老人は手元の瓶を引き寄せてぐいっと呷り、中身がなかったことを思い出すと、この世の終わりのような顔をした。

 

 

 

 

 

 王宮の地下を長く伸びる闇に包まれた回廊を、魔女は早歩きに進んでいた。

蝋燭や松明などの照明はなく、一寸先も見通せないほど暗いが、彼女の足取りに迷いはない。脇に『魔法の鏡』を抱えつつ、軽やかに靴音を響かせる。

 

「……帰ってきて早々、私に見せたいものとは何です」

 

『鏡』の問いに、魔女はにこりともせずに言った。「じきに分かるわ」

 

おもむろに立ち止まり、その場でくるりと向きを変えると、鉄で造られた重厚な扉を押し開ける。

のっぺりとした石の壁に四方を囲まれた部屋で、中央に置かれた水晶の放つ光が、周囲を青白く照らしていた。

 

「ここは……?」

 

『鏡』の訝しげな声に、彼女はうっすらと微笑む。

 

「貴方でも見通せなかったでしょう。この部屋はね、特別なのよ」

 

「あの水晶は……」

 

「私が作ったの」

 

得意げに話し出す魔女。

口元の笑みは次第に深く、歪みを増していく。

 

「『魔の森』の霧が封じ込めてあるのよ。貴方に頼らずとも、この国の全てが見渡せるように」

 

「いつの間にこんなものを……」

 

「貴方に全てを晒け出すわけがないでしょう? 女にはね、秘密が付き物なの」

 

言い終わるや否や、魔女は突然腕を振り、『鏡』を天井近くまで放り投げた。
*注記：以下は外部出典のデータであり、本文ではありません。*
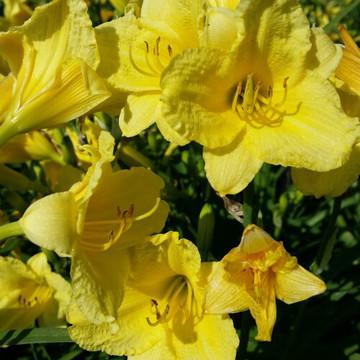 Hemerocallis Happy Returns (Daylily)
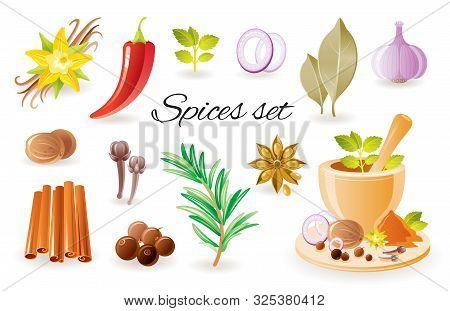 Spice Herb Icon Set With Garlic, Cinnamon, Chilli Papper, Bay Leaf, Vanilla Flower, Rosemary, Mint,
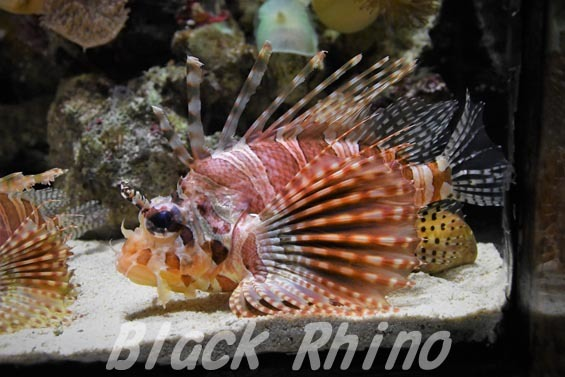 キリンミノ01 沼津港深海水族館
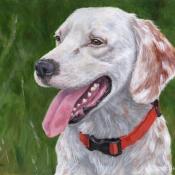 Huckleberry, custom pet portrait of an English Setter by Hope Lane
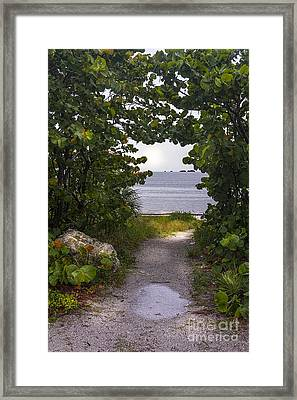 Path Through The Sea Grapes Framed Print by Marvin Spates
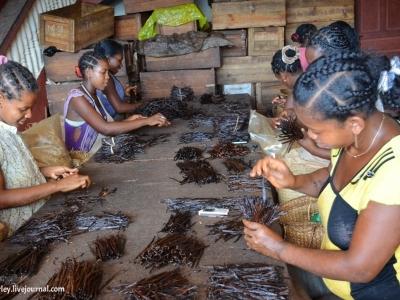 Ваниль - выращивание и обработка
声を上げることもなく、くるくると宙に弧を描く『鏡』。

床に叩きつけられるかと思いきや、魔女のスカートの陰から飛び出した氷の刃がその身を貫き、壁に鋭く縫い留めた。

 

「意外だったかしら?」

 

魔女の問いに、『鏡』は抑揚のない声で返す。

 

「いえ……今日が終わりであることは、知っておりました」

 

「その割には随分冷静だったじゃない」

 

魔女は小首を傾げ、『鏡』をじっと見つめる。

 

「まあ、悪魔は決して死ぬことがないものね。その鏡だって、しょせんは地獄から現世を見るための覗き窓に過ぎないんだし」

 

「それは違います」

 

「何が違うのよ」

 

眉間に皺を寄せる魔女に、『鏡』は途切れ途切れに言葉を紡ぐ。

 

「貴方たちと過ごした日々は……まさしく至高でした。またあと数百年、現世の光を見れぬと思うと……この身を御子の万雷に焼かれる思いです」

 

「自業自得よ」

 

魔女は顎を上げ、冷たい目で彼を見下ろした。

 

「私に黙ってあの犬に肩入れしていたでしょう。今までは見逃してあげていたわ。……でも、ここからは正念場なの。例えほんの少しでも、敵に情報を与えることは許されない」

 

「……」

 

「他に何か言い残すことは?」

 

彼女の周囲に次々と現れる氷刃を見て、『鏡』は少し沈黙した後、穏やかな声で応える。

 

「貴方たちの身を、ただ案じております」

 

「フン」

 

魔女は顔を背けようとしたが、最後に一度だけ振り返り、彼を真っ直ぐに見つめた。

 

「これまでの献身に感謝するわ、『蝿の王』。契約したのが貴方で、本当に良かった」

 

そして『鏡』に背を向け、片手を無造作に振り抜く。放たれた刃が彼を貫き、抉り、粉々にする音を聞きながら、魔女は眩く光る水晶を手に取り、部屋を後にした。